According to the IMF Nigeria Senior Country Representative, Mr. Amine Mati, the misrepresentation was unfortunate and assured that the Fund would take stock to correct the mistake during the course of the Spring Meeting. He said: “In view of recent local media reports, I would like to clarify that the reference to the SWF included in Figure 2.16 of the IMF’s Fiscal Monitor showing a low ranking for Nigeria does not refer to the NSIA.

“The NSIA is a Sovereign Wealth Fund that has worked extensively with development partners to ensure it is applying transparency practices that are aligned with the Santiago Principles of transparency, good governance, accountability and prudent investment practices.

“The figure in the IMF’s Fiscal Monitor reports a score prepared by the Natural Resource Governance Institute (NRGI), which assesses the corporate governance and transparency of SWFs around the world, using a methodology outlined in the referenced NRGI publication. “For Nigeria, that SWF reference focuses on the Excess Crude Oil account, which requires greater transparency on the rules governing deposits, withdrawals and investment.”

Nigeria’s ECA has declined from a height of over $20 billion in 2005 to less than a billion as at last month, with only about $2 billion of the sum invested in the SWF. The ECA is a joint three-tier of government arising from oil proceeds.

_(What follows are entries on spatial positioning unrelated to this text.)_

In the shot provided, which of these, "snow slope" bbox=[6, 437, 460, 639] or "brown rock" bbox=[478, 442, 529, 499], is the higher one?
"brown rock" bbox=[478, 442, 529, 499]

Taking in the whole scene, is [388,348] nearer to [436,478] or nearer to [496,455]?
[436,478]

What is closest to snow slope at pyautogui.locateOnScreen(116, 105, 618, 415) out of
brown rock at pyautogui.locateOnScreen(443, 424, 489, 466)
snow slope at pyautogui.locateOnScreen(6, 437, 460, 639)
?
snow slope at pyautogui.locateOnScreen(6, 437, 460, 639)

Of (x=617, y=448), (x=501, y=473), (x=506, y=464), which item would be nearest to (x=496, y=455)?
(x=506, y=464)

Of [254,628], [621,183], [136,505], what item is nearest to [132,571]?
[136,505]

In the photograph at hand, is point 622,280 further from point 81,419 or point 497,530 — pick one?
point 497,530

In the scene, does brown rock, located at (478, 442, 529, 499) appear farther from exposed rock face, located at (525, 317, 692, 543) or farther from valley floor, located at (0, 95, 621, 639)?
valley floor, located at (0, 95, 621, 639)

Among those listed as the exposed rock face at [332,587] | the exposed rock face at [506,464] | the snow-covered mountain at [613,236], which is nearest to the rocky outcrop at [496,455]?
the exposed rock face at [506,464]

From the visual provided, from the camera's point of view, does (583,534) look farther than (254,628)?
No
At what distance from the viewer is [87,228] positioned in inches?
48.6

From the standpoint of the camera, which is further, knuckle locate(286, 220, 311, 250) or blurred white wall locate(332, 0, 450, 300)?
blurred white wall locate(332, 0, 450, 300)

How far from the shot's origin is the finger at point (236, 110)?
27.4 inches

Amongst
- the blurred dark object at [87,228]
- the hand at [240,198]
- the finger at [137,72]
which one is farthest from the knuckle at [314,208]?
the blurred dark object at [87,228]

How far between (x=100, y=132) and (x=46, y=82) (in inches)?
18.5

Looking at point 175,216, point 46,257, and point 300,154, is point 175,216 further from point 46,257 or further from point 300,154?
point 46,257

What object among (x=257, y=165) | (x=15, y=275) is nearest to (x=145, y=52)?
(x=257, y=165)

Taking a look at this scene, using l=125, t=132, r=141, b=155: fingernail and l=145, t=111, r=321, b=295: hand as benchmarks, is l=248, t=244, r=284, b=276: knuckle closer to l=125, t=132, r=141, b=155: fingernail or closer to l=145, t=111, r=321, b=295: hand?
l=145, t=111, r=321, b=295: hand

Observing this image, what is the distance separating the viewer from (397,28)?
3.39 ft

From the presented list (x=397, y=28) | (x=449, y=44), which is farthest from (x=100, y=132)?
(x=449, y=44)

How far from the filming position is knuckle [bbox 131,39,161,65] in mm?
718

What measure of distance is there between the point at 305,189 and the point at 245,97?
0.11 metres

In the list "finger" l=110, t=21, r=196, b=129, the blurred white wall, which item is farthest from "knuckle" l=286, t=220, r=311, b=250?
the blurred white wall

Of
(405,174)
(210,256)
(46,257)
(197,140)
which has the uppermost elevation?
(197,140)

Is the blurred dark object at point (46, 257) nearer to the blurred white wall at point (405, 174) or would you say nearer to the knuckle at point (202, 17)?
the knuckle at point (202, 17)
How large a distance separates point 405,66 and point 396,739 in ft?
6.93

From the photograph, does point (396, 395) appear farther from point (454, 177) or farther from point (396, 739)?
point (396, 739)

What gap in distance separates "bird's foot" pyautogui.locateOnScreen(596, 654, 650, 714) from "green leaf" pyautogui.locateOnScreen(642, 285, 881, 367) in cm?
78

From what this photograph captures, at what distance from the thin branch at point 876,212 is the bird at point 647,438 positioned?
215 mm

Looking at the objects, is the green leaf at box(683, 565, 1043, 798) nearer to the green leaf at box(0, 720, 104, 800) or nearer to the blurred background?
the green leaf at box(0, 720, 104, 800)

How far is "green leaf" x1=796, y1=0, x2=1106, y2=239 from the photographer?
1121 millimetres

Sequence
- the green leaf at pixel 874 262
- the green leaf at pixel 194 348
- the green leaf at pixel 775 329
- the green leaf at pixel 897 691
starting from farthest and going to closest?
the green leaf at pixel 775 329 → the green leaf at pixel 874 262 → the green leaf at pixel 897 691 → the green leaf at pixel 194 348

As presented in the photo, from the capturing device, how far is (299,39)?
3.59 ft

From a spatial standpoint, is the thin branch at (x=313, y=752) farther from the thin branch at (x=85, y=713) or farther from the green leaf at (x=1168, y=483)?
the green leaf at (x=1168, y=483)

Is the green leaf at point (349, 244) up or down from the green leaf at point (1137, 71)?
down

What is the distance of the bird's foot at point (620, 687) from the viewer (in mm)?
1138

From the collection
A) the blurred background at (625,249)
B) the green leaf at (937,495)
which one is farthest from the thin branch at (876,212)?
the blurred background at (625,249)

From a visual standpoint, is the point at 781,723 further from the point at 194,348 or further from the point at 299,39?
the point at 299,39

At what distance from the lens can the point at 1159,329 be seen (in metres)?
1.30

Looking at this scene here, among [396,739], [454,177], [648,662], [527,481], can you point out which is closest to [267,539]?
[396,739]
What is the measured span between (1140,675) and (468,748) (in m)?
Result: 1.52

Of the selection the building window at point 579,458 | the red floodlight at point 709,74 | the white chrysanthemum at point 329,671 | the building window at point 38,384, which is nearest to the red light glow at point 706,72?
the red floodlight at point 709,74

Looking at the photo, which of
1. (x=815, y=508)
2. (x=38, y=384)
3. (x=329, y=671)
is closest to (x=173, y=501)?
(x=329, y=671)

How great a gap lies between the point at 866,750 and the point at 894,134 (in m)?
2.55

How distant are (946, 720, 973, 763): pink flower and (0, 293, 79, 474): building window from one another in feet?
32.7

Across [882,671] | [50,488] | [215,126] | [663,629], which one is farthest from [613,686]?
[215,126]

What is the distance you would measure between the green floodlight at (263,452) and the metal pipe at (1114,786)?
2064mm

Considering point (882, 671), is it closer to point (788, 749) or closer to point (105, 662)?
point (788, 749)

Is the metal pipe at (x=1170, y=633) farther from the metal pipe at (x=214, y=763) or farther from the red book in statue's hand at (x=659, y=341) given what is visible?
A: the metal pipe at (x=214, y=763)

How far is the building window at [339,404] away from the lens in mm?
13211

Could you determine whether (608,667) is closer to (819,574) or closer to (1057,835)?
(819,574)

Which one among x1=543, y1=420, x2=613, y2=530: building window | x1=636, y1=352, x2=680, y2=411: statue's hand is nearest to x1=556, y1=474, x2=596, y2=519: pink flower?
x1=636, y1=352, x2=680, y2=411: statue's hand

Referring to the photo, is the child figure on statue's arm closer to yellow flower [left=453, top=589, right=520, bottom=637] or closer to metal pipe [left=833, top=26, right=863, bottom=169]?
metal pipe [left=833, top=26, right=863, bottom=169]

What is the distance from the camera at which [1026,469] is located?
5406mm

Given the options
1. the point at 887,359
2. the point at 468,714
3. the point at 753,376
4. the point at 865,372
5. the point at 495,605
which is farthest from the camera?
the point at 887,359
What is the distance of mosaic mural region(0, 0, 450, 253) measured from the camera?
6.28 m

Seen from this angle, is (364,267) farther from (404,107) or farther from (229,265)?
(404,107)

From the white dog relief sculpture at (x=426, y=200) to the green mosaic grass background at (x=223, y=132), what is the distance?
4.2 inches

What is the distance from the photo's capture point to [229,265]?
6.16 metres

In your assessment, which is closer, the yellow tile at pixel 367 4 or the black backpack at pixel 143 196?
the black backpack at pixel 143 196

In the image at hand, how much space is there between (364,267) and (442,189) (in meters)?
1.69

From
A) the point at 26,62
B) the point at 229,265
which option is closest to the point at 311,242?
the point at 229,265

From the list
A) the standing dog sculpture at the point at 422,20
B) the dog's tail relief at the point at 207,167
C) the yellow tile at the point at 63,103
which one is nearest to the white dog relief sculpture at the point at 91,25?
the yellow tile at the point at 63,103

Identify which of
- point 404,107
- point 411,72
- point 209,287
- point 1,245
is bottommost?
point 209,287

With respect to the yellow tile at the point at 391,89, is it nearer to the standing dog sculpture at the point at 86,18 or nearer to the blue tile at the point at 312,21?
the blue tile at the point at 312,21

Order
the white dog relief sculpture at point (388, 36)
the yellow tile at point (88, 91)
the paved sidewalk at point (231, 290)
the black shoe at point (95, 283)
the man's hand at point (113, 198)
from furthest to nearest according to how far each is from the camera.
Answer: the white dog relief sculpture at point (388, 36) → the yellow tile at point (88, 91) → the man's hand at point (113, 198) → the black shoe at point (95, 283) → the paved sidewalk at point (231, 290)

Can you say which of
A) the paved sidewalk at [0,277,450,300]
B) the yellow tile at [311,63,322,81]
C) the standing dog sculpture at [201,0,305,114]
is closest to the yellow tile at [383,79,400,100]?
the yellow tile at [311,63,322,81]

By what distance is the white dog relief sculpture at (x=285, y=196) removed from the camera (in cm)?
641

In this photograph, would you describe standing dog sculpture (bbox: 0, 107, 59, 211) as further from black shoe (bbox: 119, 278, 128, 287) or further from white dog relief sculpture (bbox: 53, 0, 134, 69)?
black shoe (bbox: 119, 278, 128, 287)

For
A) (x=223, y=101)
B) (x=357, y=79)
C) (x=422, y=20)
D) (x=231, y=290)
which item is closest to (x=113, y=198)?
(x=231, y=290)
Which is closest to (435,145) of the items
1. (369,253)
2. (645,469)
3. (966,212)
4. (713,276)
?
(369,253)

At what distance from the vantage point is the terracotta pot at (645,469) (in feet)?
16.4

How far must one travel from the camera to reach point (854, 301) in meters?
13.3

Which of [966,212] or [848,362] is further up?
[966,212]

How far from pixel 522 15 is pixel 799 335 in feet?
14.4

The States in the Federation normally demand that withdrawals be made from the account to augment low revenues distributed monthly at the Federation Accounts Allocation Committee (FAAC), where Federation revenues are collated and distributed among the Federal, States and Local Governments.

Also reacting to the IMF recommendation for the removal of subsidy on petroleum products in Nigeria, because subsidies are mired in corruption, Ahmed said Nigeria may heed the advice, but not by fiat, because there was need to sensitise the masses to get their buy-ins. She said: “I will say it is a good advice but I would say also that we have to implement it in such a manner that is successful and sustainable.

We are not in a situation to wake up one night and remove subsidy. We have to educate the people; we have to show Nigerian citizens what the replacements of those subsidies will be.“So, we have a lot of work to do and we have to understand that you don’t remove large amounts of subsidy just in one day. It has to be gradual and the public has to be well-informed on what you are trying to do,” the minister further said.